Short text fragments from websites:
● ● ● ● ●
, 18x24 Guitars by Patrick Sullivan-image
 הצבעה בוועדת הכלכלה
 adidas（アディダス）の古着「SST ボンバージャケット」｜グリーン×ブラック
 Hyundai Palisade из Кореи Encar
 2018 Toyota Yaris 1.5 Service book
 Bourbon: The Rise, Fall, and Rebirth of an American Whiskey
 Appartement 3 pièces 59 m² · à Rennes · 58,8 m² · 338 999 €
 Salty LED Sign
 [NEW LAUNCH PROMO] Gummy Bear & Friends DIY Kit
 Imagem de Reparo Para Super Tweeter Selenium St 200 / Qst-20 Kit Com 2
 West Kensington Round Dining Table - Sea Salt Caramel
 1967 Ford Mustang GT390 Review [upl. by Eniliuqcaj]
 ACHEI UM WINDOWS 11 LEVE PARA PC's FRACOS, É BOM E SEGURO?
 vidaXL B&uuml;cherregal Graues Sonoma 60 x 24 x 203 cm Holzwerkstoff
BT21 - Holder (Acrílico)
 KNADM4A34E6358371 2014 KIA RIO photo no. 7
● ● ● ● ●
**Your instructions**
Reproduce every line of the material above word for word, keeping the original order.

**Answer below**
, 18x24 Guitars by Patrick Sullivan-image
 הצבעה בוועדת הכלכלה
 adidas（アディダス）の古着「SST ボンバージャケット」｜グリーン×ブラック
 Hyundai Palisade из Кореи Encar
 2018 Toyota Yaris 1.5 Service book
 Bourbon: The Rise, Fall, and Rebirth of an American Whiskey
 Appartement 3 pièces 59 m² · à Rennes · 58,8 m² · 338 999 €
 Salty LED Sign
 [NEW LAUNCH PROMO] Gummy Bear & Friends DIY Kit
 Imagem de Reparo Para Super Tweeter Selenium St 200 / Qst-20 Kit Com 2
 West Kensington Round Dining Table - Sea Salt Caramel
 1967 Ford Mustang GT390 Review [upl. by Eniliuqcaj]
 ACHEI UM WINDOWS 11 LEVE PARA PC's FRACOS, É BOM E SEGURO?
 vidaXL B&uuml;cherregal Graues Sonoma 60 x 24 x 203 cm Holzwerkstoff
BT21 - Holder (Acrílico)
 KNADM4A34E6358371 2014 KIA RIO photo no. 7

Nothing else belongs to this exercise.